*** Source passage Section Begins ***
Previously a law student and engineer, he had been active in the Austrian Resistance movement (not that he would have exaggerated its significance in the scheme of things), co-operating with the US intelligence services in Switzerland, under Allen Dulles: and it was with the support of the American liberating forces (as well, notably, as that of his accomplished wife, Helga) that he won his way to become Provincial Governor of his native Tyrol. He was appointed Foreign Minister in the first Austrian coalition government, himself belonging to the Christian Democratic Volkspartei.

In that capacity, with the country only just restored to independence, under an unwieldy four-power regime, and with its whole future uncertain (as, indeed, it had been after the First World War), he had the formidable task of strengthening Austria's natural links with the West, while at the same time both standing up to and reassuring the Soviet occupying authorities: a role in which he displayed much courage, even at the cost of disagreement with some of his colleagues.
*** Source passage Section Ends ***
*** Dataset section Section Begins ***
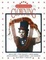 Cover of "Creative Clowning"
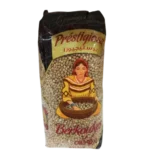 prestgiosa berkoukes 800gr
*** Dataset section Section Ends ***
- Exercises -
1) According to the biographical passage, which political party did the Austrian Foreign Minister it describes belong to?
2) From the biographical passage, retype the part that opens with the words containing "Previously a law" and closes with "Christian Democratic Volkspartei.".
3) Extend the biographical passage about the Austrian Foreign Minister past its final sentence.

- Answers -
1) The Christian Democratic Volkspartei.

2)
Previously a law student and engineer, he had been active in the Austrian Resistance movement (not that he would have exaggerated its significance in the scheme of things), co-operating with the US intelligence services in Switzerland, under Allen Dulles: and it was with the support of the American liberating forces (as well, notably, as that of his accomplished wife, Helga) that he won his way to become Provincial Governor of his native Tyrol. He was appointed Foreign Minister in the first Austrian coalition government, himself belonging to the Christian Democratic Volkspartei.

3)
From the Austrian desk of the Foreign Office, and as a British link-man for the protracted Austrian Treaty negotiations, I got to know and like Gruber well. Not least was I concerned, like him, to challenge the once orthodox view that, for the Russians, Austria was an integral part of the German problem, so that no separate settlement could be looked for there: a view that was to be strikingly disproved by the eventual conclusion of the Treaty in 1955.

Thereafter, he had a distinguished career as ambassador to Washington (twice), West Germany and Spain (which became a second home on his retirement), besides holding various government posts in Vienna.

He also wrote several, including two quite controversial, books about his experience in which marked pro- American proclivities were demonstrated. He was a forceful, individualistic character (with a leonine appearance, and even disposition, that almost might have likened him, across the years, to Michael Heseltine); and he continued to the end to enjoy respect and influence in domestic political life.

Incidentally, among his hard-pressed young assistants in that early period was one who sometimes confided to me his difficulties with his master: Kurt Waldheim, later himself to be Foreign Minister, United Nations Secretary- General and President of the Republic - and a man whose later troubles Gruber might well have had some sympathy with.

It remains to record that a main private interest for Karl Gruber was his dogs, of which he had several generations, and the last of which died subsequently: of a broken heart.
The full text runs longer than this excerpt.